Sometimes the reasons behind authors’ narrative choices are obvious, other times not so much. Occasionally readers might not realize the author is playing with structure until the end (Sister by Rosamund Lupton). However, the choice to tell a story in a certain way can make or break its success. And the impact of unusual narrative structures, when done well, has made me think carefully when planning my own books. It’s imperative to decide on structure and voices before writing if you want to avoid painful rewrites. (Full disclaimer: I’ve not always chosen the right path the first time, and there’s nothing worse than the sinking feeling a few chapters in when you realize the voice or structure needs changing!)
My books all have different structures and clearly defined reasons behind them. Sometimes it’s a simple myopic point of view: chosen to narrow the perspective, or to ensure the atmosphere is brooding and tense, keeping the readers as bewildered and threatened as the protagonist. Often I’ve chosen to write from multiple perspectives, because the multi-faceted approach can deepen readers’ enjoyment of a story. It allows them to get close to a few of the main characters, and heightens intrigue and suspense, since we can see characters disagreeing with one another’s perceptions or proactively hiding things from each another. Once I wrote all but one of my characters in third-person, but the mother spoke in first person: to both isolate and highlight her role in the story. I find choices like this get readers talking, and can help add impact and nuance in the right places.
Occasionally I’ve tried something completely different. In Shallow Breath I made each section of the book echo the feel of rolling waves, while adding a new narrator into each of the seven sections. And in The Hidden Hours I put vignettes at the start of each chapter to balance the myopic perspective, and addressed the possible nervous breakdown of my central character Eleanor within the structure of the book. Her memories are completely repressed to begin with, then start to intrude in organized form, as chapters alternate between past and present. But by the end of the story there is no longer any division: paragraphs are interwoven with past and present as the stakes get higher.

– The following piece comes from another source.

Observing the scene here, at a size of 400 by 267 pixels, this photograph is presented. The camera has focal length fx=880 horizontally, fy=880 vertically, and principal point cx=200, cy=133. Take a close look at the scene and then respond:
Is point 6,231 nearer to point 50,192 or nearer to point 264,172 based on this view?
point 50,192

I love the playfulness of this kind of narrative exploration, and my hope is that even if the reader cannot identify the purpose of the structure, they can feel it sweeping them up into the story, creating suspense and delivering dramatic punches at just the right moments. At the same time, varying the structure keeps the writing process interesting and challenges me to find new ways to tell a tale. It adds an element of risk to the process, but, as the master storytellers and innovators have shown us, it’s often by taking such risks that we can reach new heights in our storytelling.